地球温暖化による海水温の上昇や水質汚染などの影響で、沖縄のサンゴは危機的状況に瀕しています。

サンゴが減ることで世界中の漁獲量が減少するなど、海の生態系への影響は世界規模に広がっています。



この問題を解決しようと那覇市の企業が始めたのは、「ICTを活用してサンゴを陸上で育てる」というユニークな取り組みです。

▽サンクスラボ 米澤優希さん
「私達サンクスラボは、サンゴの陸上養殖に取り組んでおります。オフィスの中に水槽を用意して、その水槽1つひとつを自然の環境に近づけ、人工海水環境下の中でサンゴを育てています」

ITや障がい者就労支援事業を展開する企業「サンクスラボ」が取り組むのは、「里海珊瑚プロジェクト」。サンゴを養殖し、故郷の海に返す活動です。

陸上養殖に取り組む「サンクスラボ」

現在、オフィスでは約60台の水槽で2000株のサンゴを育ています。その生育方法はー

▽サンクスラボ 米澤優希さん
「例えば光や水質といったところをデジタルツールを使って管理をしております。光は水槽という環境でサンゴを育てるという上ではとても重要。サンゴの生活リズムを狂わせないというところがとても大事な要素になっています」

サンクスラボ 米澤優希さん

ITを活用して水槽の状況を“見える化”。そのデータをもとに、就労支援の利用者が水槽管理や清掃を行います

▽女性従業員は…
「サンゴに関する知識も増えるんですけど、愛着もすごく湧くので楽しいです」

「身近にあるはずのサンゴがこんなにいろいろ、1個1個も全部種類が違っていたり。環境問題とかに意識が向いてくる」

豊かな海を目指す「里海珊瑚プロジェクトは」今年4月、自治体や漁協の協力を得て、サンゴの苗を採取した豊見城市の沖合で植えつけ作業が行われました。

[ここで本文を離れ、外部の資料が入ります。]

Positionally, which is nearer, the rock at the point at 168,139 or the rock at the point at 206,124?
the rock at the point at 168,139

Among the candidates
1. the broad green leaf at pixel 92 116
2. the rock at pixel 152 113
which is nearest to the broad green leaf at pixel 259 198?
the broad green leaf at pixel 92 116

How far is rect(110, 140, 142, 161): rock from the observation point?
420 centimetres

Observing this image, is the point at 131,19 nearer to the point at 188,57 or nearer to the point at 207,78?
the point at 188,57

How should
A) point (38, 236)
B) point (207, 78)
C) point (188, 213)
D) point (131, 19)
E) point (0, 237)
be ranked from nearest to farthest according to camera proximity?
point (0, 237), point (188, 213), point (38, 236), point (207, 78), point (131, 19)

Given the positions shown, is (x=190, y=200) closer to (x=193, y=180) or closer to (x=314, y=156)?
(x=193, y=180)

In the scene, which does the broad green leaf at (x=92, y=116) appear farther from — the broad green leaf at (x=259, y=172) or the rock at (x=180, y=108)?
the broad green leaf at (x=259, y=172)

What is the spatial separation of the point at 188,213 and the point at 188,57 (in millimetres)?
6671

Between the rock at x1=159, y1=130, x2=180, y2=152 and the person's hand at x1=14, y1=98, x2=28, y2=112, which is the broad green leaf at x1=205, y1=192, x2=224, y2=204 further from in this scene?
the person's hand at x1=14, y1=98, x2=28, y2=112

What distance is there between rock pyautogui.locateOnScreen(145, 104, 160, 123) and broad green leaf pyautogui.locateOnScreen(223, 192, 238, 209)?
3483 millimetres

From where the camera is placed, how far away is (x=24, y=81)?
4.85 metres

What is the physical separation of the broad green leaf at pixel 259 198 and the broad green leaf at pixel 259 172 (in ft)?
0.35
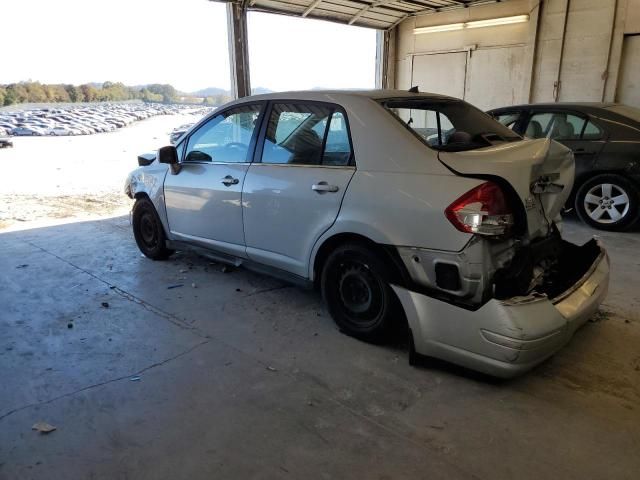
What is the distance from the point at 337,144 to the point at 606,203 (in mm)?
4529

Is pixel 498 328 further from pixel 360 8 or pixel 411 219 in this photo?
pixel 360 8

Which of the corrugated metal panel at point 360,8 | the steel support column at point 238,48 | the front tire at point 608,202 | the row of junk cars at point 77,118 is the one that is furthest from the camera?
the row of junk cars at point 77,118

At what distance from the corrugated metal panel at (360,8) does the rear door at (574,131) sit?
5746 millimetres

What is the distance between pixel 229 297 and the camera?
160 inches

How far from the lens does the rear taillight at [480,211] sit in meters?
2.51

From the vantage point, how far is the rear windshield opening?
3.03 metres

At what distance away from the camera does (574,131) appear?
627 centimetres

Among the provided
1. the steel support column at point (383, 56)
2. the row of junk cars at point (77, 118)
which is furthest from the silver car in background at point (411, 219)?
the row of junk cars at point (77, 118)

陸上養殖されたサンゴを植え付け(提供 サンクスラボ)



漁業関係者は、今後成長したサンゴがイカの産卵場所になるなど海洋資源の回復に期待を寄せています。

オフィス内の水槽で育つサンゴ



▽漁業関係者
「サンゴの取り組みをやることによって、海も綺麗になってそれで僕らが漁業として取っていく、イカ類が寄ってくる可能性があるってこと聞いたらどちらもいいかなと思った」

サンクスラボでは、子どもたちにこうしたサンゴの現状を知ってもらいたいと苗づくり体験なども行っています。

ITと福祉を掛け合わせたサンゴの保全と就労支援の両立は、SDGsの目標につながっています。

サンゴを育てる従業員

SDGS<3> すべての人に健康と福祉を
SDGS<14> 海の豊かさを守ろう

▽サンクスラボ 米澤優希さん
「人工的なアシストを通して珊瑚の養殖というのを行っているんですけれども、そのアシストをより強化していくという点では大学や研究機関との連携も強めていけたら、と考えております。今後は多くの漁業関係とも同じようにパートナーシップを締結し、より多くの地でサンゴの保全事業を展開できたらいいなと」

オフィス育ちのサンゴを沖縄の海へ。豊かな環境を未来に残す取り組みが進んでいます。

サンクスラボでは今年5月、オフィスでサンゴの産卵にも成功しました。水槽でのサンゴの養殖で産卵に至る例は多くないことから、得られたデータを活用して次のチャレンジに繋げたいと意気込んでいます。